Dietmar und Geli Unterwegs

7. Juni 2022 Von Strand zu Strand über den Llogarapass

Frei am Sandstrand stehen ohne Campingplatz in der Nähe scheint romantisch.

Die ganze Nacht rauscht das Meer. 

Das morgendliche Bad ok. Aber irgendwie konnte uns die Idylle nicht begeistert. Wir brachen nach dem Frühstück auf und mussten nicht mehr nach Frier hinein. Die Autobahn verläuft westlich der Stadt und so waren wir schneller auf der Autobahn Tirana -Vlorë als gedacht. In Vlorë endet die Autobahn und geht in die SH 8 über, die am Strand entlang führt.

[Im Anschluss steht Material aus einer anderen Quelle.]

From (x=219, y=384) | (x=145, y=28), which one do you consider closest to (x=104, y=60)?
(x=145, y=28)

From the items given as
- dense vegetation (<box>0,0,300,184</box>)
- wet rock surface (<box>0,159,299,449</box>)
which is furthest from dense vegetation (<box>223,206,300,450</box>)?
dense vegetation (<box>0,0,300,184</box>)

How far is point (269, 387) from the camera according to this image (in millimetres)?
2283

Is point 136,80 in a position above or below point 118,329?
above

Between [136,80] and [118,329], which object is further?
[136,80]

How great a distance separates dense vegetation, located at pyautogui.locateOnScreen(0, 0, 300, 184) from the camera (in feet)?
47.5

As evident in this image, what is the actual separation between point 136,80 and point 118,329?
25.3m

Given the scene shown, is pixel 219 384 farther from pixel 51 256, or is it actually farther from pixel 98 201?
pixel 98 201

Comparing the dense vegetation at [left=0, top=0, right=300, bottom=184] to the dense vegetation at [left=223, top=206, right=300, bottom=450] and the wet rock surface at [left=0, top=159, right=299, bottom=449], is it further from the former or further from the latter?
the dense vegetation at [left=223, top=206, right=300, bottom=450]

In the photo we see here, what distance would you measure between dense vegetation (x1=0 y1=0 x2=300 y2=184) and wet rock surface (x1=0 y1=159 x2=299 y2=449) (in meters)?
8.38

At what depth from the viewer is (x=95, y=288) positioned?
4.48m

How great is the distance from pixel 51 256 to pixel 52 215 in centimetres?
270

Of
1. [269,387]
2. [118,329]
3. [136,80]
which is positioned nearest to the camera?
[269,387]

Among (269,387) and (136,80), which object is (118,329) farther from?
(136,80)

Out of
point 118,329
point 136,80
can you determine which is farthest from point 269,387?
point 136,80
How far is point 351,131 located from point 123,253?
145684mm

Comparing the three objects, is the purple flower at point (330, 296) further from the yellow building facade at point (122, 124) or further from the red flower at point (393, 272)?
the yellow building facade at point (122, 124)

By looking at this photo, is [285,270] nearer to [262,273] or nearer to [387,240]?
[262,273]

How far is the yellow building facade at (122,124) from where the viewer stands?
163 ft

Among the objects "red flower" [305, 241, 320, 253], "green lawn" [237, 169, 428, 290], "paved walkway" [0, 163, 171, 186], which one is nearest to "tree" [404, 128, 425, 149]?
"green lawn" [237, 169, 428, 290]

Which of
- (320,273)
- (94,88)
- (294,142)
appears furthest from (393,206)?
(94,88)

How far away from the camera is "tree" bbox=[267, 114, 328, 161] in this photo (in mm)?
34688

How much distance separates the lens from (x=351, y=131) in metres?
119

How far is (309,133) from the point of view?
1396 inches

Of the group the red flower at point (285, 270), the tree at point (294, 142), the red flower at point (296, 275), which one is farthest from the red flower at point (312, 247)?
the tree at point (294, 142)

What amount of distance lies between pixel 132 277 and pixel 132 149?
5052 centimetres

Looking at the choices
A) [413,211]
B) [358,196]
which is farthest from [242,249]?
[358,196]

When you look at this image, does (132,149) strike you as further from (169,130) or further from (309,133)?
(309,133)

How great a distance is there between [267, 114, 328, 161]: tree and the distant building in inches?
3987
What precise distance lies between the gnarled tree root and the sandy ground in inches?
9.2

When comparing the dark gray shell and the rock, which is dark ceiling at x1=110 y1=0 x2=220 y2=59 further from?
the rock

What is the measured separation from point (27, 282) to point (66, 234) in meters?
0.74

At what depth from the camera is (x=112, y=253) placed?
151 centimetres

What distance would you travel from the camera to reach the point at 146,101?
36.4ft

Die Stadt macht den Eindruck eines sehr gepflegten Luxusbadeortes. Hotels, eines neben dem anderen in Viererreihe vom Strand weg. Was muss hier im Hochsommer los sein?

Der ganze Westen Albaniens ist flaches Küstenland. Hier ab Vlorë kommen die Ausläufer des Lungarësgebirges bis an die Küste. Die Strasse wird wieder steil und kurvig. Die weiteren Küstenorte sind klein und jeder der vielen Gastwirte hofft auf Gäste in der jetzigen Vorsaison. 

 

Ab Orikum geht die Strasse wieder steil und extrem kurvig durch die Berge. Das Anfahren nach einem ungewollten Halt wird zur Herausforderung. Die Berge hier scheinen ein Wanderparadies zu sein. In 1027 m Höhe erreichen wir den

Llogara-Pass. Er ist Teil der Nationalstraße SH 8 und eine Wasserscheide zwischen Adriatischem Meer im Norden und Ionischem Meer im Süden. Der Pass und die Umgebung gehören zum Nationalpark Llogara.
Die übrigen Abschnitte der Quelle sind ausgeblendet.